67 Frauen arbeiten regelmäßig auf dem Gelände an der Geestemünder Straße (Stand 2022).
313 Prostituierte wurden 2022 durch Rahab erreicht, über die Angebote informiert, wurden beraten und begleitet. Ungefähr die Hälfte wurde vor Ort aufgesucht.
20 Jahre alt war die jüngste Sexarbeiterin, 63 Jahre alt war die älteste.
Weitere Hilfsangebote in Köln
Das Gesundheitsamt der Stadt Köln bietet gesundheitliche Versorgung in anonymen und kostenlosen medizinischen Sprechstunden sowie anonyme psychosoziale Beratung am Neumarkt an. Anmeldungen nach dem Prostituiertenschutzgesetz finden im Stadthaus Deutz statt.
Die Anlauf-und Beratungsstelle Looks e.V. bietet Beratung und psychosozialer Unterstützung für Menschen der männlichen und transidenten Prostitutionsszene an. Dazu gehören basismedizinische Angebote sowie Unterstützung bei der Wohnungssuche oder der Suche nach alternativen Arbeitsmöglichkeiten.

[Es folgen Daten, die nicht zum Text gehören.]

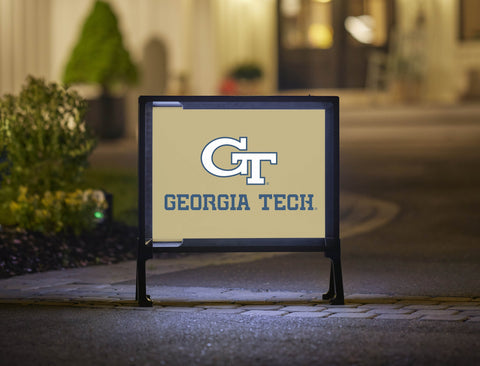 Georgia Tech Athletics Wordmark Gold Lumilawn Sign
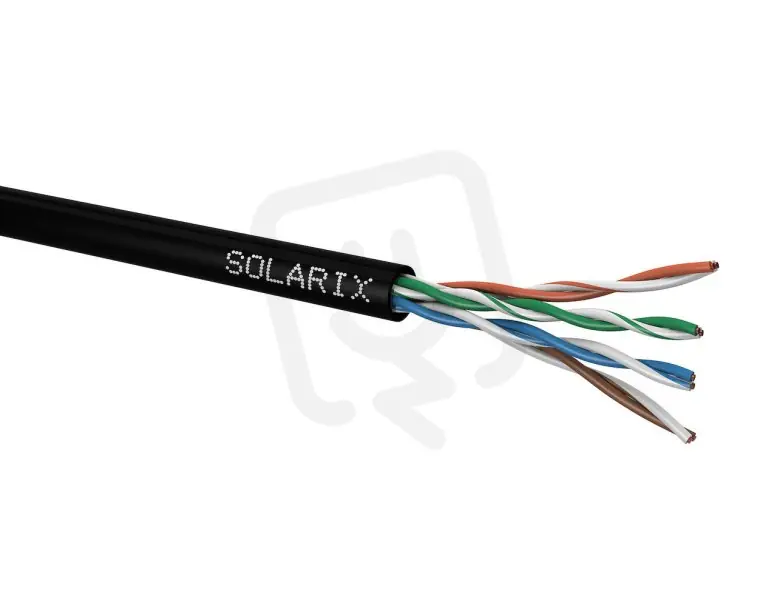 Hit Sezóny Venkovní instalační kabel CAT5E UTP PE Fca 305m/box SOLARIX 27655191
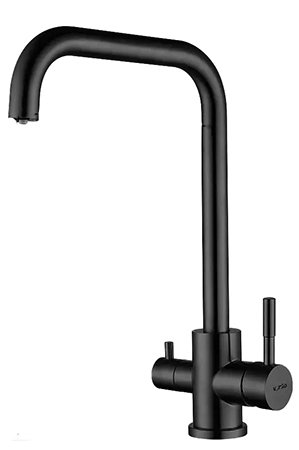 Смеситель кухонный Ventolux KFPW 11 BK - Фото 1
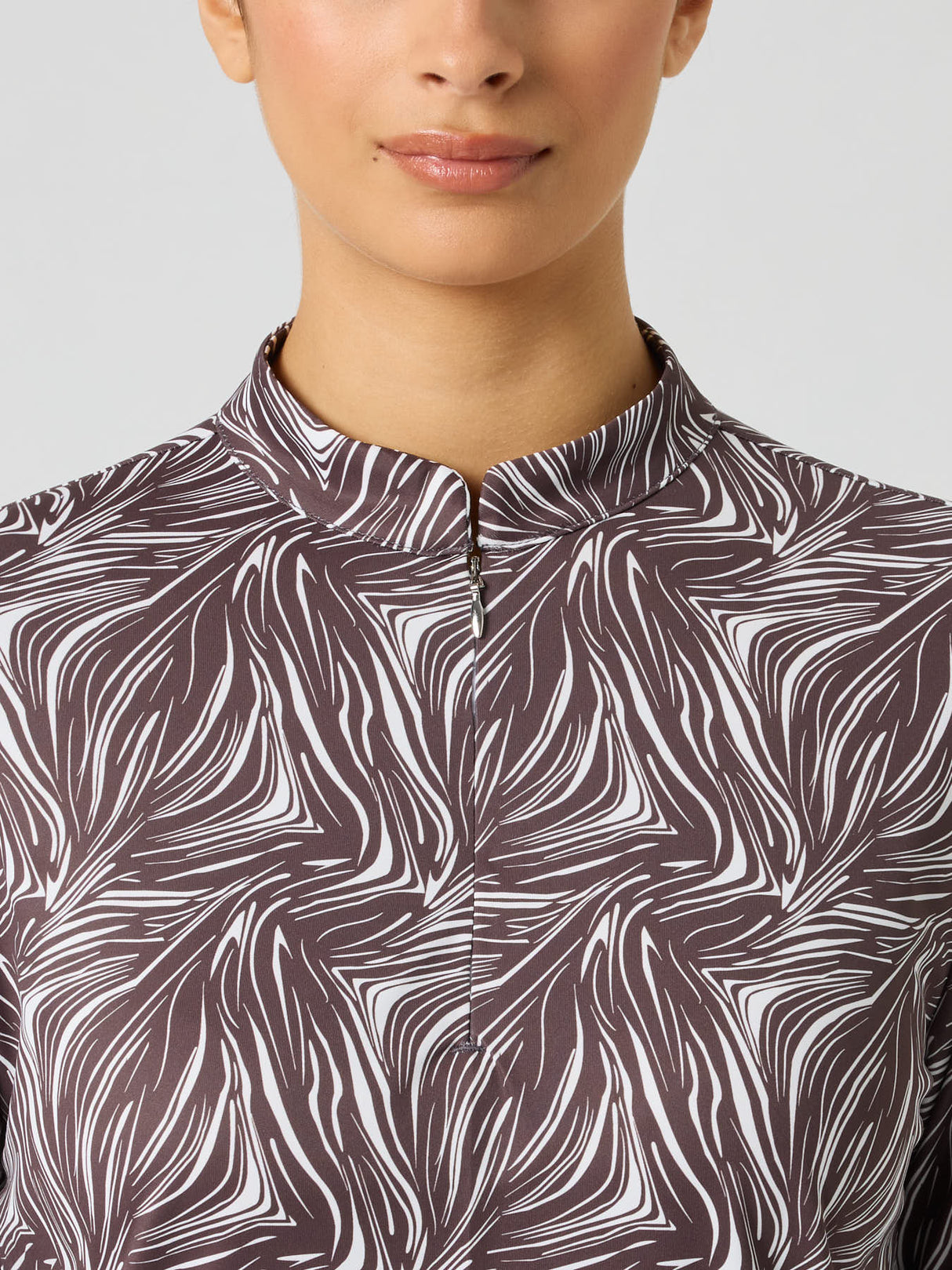 Daily Sports Dull Printed LS Half Neck - Zebra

Der Verein agisra unterstützt insbesondere Migrantinnen und Migranten, die sich in Gewaltverhältnissen befinden und von Sexismus, Rassismus und anderen Unterdrückungsformen betroffen sind. Der Verein ist mit aufsuchender Arbeit an verschiedenen Sexarbeitsorten in Köln unterwegs.